» **EXERCISE DESCRIPTION**
Below are some entries. Output each one exactly as it appears.

--- BEGIN INFORMATION SHOWN ---

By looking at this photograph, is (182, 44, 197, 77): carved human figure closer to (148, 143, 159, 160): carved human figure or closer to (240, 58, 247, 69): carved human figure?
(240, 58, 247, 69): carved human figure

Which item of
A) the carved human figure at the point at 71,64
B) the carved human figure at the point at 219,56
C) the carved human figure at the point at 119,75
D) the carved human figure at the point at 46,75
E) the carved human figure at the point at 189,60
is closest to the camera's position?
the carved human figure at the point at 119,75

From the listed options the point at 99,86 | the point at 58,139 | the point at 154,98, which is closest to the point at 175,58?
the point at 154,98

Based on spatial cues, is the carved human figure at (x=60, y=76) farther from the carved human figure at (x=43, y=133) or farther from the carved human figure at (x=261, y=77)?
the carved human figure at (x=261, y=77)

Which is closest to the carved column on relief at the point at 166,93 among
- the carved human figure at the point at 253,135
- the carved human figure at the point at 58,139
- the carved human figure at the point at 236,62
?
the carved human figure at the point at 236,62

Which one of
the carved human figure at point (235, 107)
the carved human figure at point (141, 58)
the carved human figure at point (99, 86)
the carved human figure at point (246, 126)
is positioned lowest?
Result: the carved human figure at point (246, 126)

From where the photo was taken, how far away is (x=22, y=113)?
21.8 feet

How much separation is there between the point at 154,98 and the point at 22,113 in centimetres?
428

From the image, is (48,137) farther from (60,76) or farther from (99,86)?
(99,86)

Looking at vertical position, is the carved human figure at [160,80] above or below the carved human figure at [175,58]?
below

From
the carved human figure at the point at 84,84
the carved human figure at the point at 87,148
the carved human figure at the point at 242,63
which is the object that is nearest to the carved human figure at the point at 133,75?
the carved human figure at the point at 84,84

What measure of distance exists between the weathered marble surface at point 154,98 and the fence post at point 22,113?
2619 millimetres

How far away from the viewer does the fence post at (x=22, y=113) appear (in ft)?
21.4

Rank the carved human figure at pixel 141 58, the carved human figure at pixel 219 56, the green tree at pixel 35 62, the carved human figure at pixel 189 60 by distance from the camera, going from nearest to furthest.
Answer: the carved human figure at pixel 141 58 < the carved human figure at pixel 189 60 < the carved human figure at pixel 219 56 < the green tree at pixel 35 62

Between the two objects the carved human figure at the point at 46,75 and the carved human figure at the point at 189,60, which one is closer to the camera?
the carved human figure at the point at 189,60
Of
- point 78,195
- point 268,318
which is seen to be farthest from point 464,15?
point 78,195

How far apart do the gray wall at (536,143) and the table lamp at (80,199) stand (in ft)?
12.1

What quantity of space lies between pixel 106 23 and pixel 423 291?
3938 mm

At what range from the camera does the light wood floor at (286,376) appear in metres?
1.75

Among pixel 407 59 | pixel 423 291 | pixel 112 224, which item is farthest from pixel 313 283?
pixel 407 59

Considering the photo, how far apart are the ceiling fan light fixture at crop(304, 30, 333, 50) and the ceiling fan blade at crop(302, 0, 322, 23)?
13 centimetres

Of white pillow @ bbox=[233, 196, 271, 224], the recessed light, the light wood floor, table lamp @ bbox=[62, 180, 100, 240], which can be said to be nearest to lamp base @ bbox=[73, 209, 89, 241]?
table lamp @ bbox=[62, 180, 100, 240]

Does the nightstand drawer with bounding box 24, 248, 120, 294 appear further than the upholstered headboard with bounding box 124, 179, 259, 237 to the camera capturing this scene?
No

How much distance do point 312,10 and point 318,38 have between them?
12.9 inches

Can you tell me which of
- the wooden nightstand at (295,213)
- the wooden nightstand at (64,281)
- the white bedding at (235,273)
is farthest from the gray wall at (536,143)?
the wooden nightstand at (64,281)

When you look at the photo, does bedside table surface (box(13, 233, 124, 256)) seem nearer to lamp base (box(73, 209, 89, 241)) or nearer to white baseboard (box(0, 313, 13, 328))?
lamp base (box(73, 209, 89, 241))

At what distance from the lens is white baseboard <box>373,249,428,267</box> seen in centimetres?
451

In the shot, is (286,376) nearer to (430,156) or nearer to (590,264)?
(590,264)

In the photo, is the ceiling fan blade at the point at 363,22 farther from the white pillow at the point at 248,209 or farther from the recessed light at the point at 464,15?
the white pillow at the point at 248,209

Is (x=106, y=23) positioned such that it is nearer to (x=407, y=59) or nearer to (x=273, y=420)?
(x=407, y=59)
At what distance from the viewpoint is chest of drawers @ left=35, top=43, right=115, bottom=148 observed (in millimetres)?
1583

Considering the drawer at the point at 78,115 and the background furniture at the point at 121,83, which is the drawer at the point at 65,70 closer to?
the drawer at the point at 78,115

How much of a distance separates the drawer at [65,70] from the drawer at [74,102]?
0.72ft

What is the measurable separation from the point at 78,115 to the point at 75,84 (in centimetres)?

--- END INFORMATION SHOWN ---

» **RESULT**
By looking at this photograph, is (182, 44, 197, 77): carved human figure closer to (148, 143, 159, 160): carved human figure or closer to (240, 58, 247, 69): carved human figure?
(240, 58, 247, 69): carved human figure

Which item of
A) the carved human figure at the point at 71,64
B) the carved human figure at the point at 219,56
C) the carved human figure at the point at 119,75
D) the carved human figure at the point at 46,75
E) the carved human figure at the point at 189,60
is closest to the camera's position?
the carved human figure at the point at 119,75

From the listed options the point at 99,86 | the point at 58,139 | the point at 154,98, which is closest to the point at 175,58?
the point at 154,98

Based on spatial cues, is the carved human figure at (x=60, y=76) farther from the carved human figure at (x=43, y=133) or farther from the carved human figure at (x=261, y=77)?
the carved human figure at (x=261, y=77)

Which is closest to the carved column on relief at the point at 166,93 among
- the carved human figure at the point at 253,135
- the carved human figure at the point at 58,139
- the carved human figure at the point at 236,62
?
the carved human figure at the point at 236,62

Which one of
the carved human figure at point (235, 107)
the carved human figure at point (141, 58)
the carved human figure at point (99, 86)
the carved human figure at point (246, 126)
is positioned lowest?
Result: the carved human figure at point (246, 126)

From where the photo was taken, how far away is (x=22, y=113)?
21.8 feet

How much separation is there between the point at 154,98 and the point at 22,113 in centimetres?
428

From the image, is (48,137) farther from (60,76) or farther from (99,86)?
(99,86)

Looking at vertical position, is the carved human figure at [160,80] above or below the carved human figure at [175,58]?
below

From
the carved human figure at the point at 84,84
the carved human figure at the point at 87,148
the carved human figure at the point at 242,63
which is the object that is nearest to the carved human figure at the point at 133,75?
the carved human figure at the point at 84,84

What measure of distance exists between the weathered marble surface at point 154,98 and the fence post at point 22,113?
2619 millimetres

How far away from the viewer does the fence post at (x=22, y=113) appear (in ft)?
21.4

Rank the carved human figure at pixel 141 58, the carved human figure at pixel 219 56, the green tree at pixel 35 62, the carved human figure at pixel 189 60 by distance from the camera, going from nearest to furthest.
Answer: the carved human figure at pixel 141 58 < the carved human figure at pixel 189 60 < the carved human figure at pixel 219 56 < the green tree at pixel 35 62

Between the two objects the carved human figure at the point at 46,75 and the carved human figure at the point at 189,60, which one is closer to the camera?
the carved human figure at the point at 189,60
Of
- point 78,195
- point 268,318
which is seen to be farthest from point 464,15?
point 78,195

How far apart do the gray wall at (536,143) and the table lamp at (80,199) stand (in ft)?
12.1

What quantity of space lies between pixel 106 23 and pixel 423 291?
3938 mm

At what range from the camera does the light wood floor at (286,376) appear in metres?
1.75

Among pixel 407 59 | pixel 423 291 | pixel 112 224, which item is farthest from pixel 313 283?
pixel 407 59

Considering the photo, how far apart are the ceiling fan light fixture at crop(304, 30, 333, 50) and the ceiling fan blade at crop(302, 0, 322, 23)?
13 centimetres

Of white pillow @ bbox=[233, 196, 271, 224], the recessed light, the light wood floor, table lamp @ bbox=[62, 180, 100, 240], which can be said to be nearest to lamp base @ bbox=[73, 209, 89, 241]?
table lamp @ bbox=[62, 180, 100, 240]

Does the nightstand drawer with bounding box 24, 248, 120, 294 appear further than the upholstered headboard with bounding box 124, 179, 259, 237 to the camera capturing this scene?
No

How much distance do point 312,10 and point 318,38 have between them?
12.9 inches

Can you tell me which of
- the wooden nightstand at (295,213)
- the wooden nightstand at (64,281)
- the white bedding at (235,273)
is farthest from the gray wall at (536,143)?
the wooden nightstand at (64,281)

When you look at the photo, does bedside table surface (box(13, 233, 124, 256)) seem nearer to lamp base (box(73, 209, 89, 241)) or nearer to white baseboard (box(0, 313, 13, 328))?
lamp base (box(73, 209, 89, 241))

At what distance from the lens is white baseboard <box>373,249,428,267</box> seen in centimetres?
451

In the shot, is (286,376) nearer to (430,156) or nearer to (590,264)?
(590,264)

In the photo, is the ceiling fan blade at the point at 363,22 farther from the white pillow at the point at 248,209 or farther from the recessed light at the point at 464,15?
the white pillow at the point at 248,209

Is (x=106, y=23) positioned such that it is nearer to (x=407, y=59) or nearer to (x=273, y=420)?
(x=407, y=59)
At what distance from the viewpoint is chest of drawers @ left=35, top=43, right=115, bottom=148 observed (in millimetres)?
1583

Considering the drawer at the point at 78,115 and the background furniture at the point at 121,83, which is the drawer at the point at 65,70 closer to?
the drawer at the point at 78,115

How much of a distance separates the drawer at [65,70] from the drawer at [74,102]?
0.72ft

What is the measurable separation from the point at 78,115 to the point at 75,84 (in centimetres)?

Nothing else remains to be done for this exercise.